From 1,447 applications to 4 offers: Techie stuck in wrong role reveals how he found his dream job with a 150% hike. Reddit applauds

If you’ve ever felt trapped in a job that doesn’t reflect your ambitions, this story might hit home. One Indian techie—stuck in a monotonous support role despite dreams of working in analytics—took to Reddit’s r/developersIndia to bare it all. His post, titled “1.5 Years, 1447 Applications, 22 Interviews, 4 Offers,” is more than just numbers—it’s a story of frustration, resilience, and hope.

Coming from a core engineering background with minimal coding experience, he, like many others during the pandemic, landed in IT through sheer circumstance. A support project gave him a stable paycheck but no growth. “No development, no learning. Just tickets and SQL queries,” he wrote. If you’ve felt your career stalling despite your potential, you’ll understand the helplessness.

The Learning Wasn’t Enough

Determined to break into analytics, he began upskilling—Power BI, Excel, SQL, Python. He built projects, crafted a strong resume, and still—no calls. Why? Recruiters couldn’t look past his “support engineer” title.

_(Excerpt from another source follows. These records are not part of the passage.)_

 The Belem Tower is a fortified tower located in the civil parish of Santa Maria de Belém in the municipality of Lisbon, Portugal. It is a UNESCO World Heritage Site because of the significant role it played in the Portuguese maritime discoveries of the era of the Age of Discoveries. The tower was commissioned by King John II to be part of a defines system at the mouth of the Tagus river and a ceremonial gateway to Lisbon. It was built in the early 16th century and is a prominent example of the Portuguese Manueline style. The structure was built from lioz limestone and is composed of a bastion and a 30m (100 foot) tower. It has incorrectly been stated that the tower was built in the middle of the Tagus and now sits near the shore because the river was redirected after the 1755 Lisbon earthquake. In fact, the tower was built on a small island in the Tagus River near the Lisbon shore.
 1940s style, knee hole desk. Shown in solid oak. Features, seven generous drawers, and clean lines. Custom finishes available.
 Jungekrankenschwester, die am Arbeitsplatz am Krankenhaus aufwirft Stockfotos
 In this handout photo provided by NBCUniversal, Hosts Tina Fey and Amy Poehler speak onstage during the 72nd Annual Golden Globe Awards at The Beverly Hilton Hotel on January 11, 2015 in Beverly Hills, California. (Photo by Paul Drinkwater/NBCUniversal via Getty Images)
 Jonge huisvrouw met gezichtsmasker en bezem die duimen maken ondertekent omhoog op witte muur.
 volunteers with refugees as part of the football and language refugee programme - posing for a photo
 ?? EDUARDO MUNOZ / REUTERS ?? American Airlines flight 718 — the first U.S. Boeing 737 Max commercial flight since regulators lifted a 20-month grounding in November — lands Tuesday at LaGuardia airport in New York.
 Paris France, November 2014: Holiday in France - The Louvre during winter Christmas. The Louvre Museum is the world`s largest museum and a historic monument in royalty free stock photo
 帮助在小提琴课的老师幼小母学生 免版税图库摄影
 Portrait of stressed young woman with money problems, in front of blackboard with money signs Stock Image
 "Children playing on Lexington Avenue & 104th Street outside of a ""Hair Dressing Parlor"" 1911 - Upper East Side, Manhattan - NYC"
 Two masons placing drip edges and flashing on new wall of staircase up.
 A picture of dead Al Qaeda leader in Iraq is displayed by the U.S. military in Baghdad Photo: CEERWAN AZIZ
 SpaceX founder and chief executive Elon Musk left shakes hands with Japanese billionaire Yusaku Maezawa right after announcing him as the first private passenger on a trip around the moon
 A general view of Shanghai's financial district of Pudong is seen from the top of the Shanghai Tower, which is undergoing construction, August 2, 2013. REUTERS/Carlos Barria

That’s when the breakthrough came. “I realised I had to repackage my existing experience to showcase what I was actually capable of,” he said. He rebuilt his resume with domain-relevant projects and started aligning his work to reflect transferable skills. Slowly, interview calls trickled in. But there was another beast waiting: the interviews themselves.

Rejections That Burn, Lessons That Stick

Despite a resume that scored over 90 on ATS systems, his first few interviews were crushing. One interviewer even asked if he had actually worked on the projects he mentioned. He began to spiral, questioning everything.

But here’s the part that makes this story worth telling: he didn’t quit. “I started treating every interview like a free mock,” he said. He used ChatGPT to simulate questions, asked friends who had cracked interviews, and practiced until the nerves turned into clarity.

Bit by bit, the interviews stopped being terrifying. His answers became sharp. His confidence, visible. And finally, the offers started coming in—four of them. One brought a life-changing 150% salary hike.

Hard Truths To Learn

He doesn’t sugarcoat the struggle. He talks openly about how networking (not job portals) brought him all his offers. That his 90-day notice period cost him real opportunities. That yes, at times, he even considered pretending to have a medical emergency just to get an early release. “Keep that as a last option,” he adds.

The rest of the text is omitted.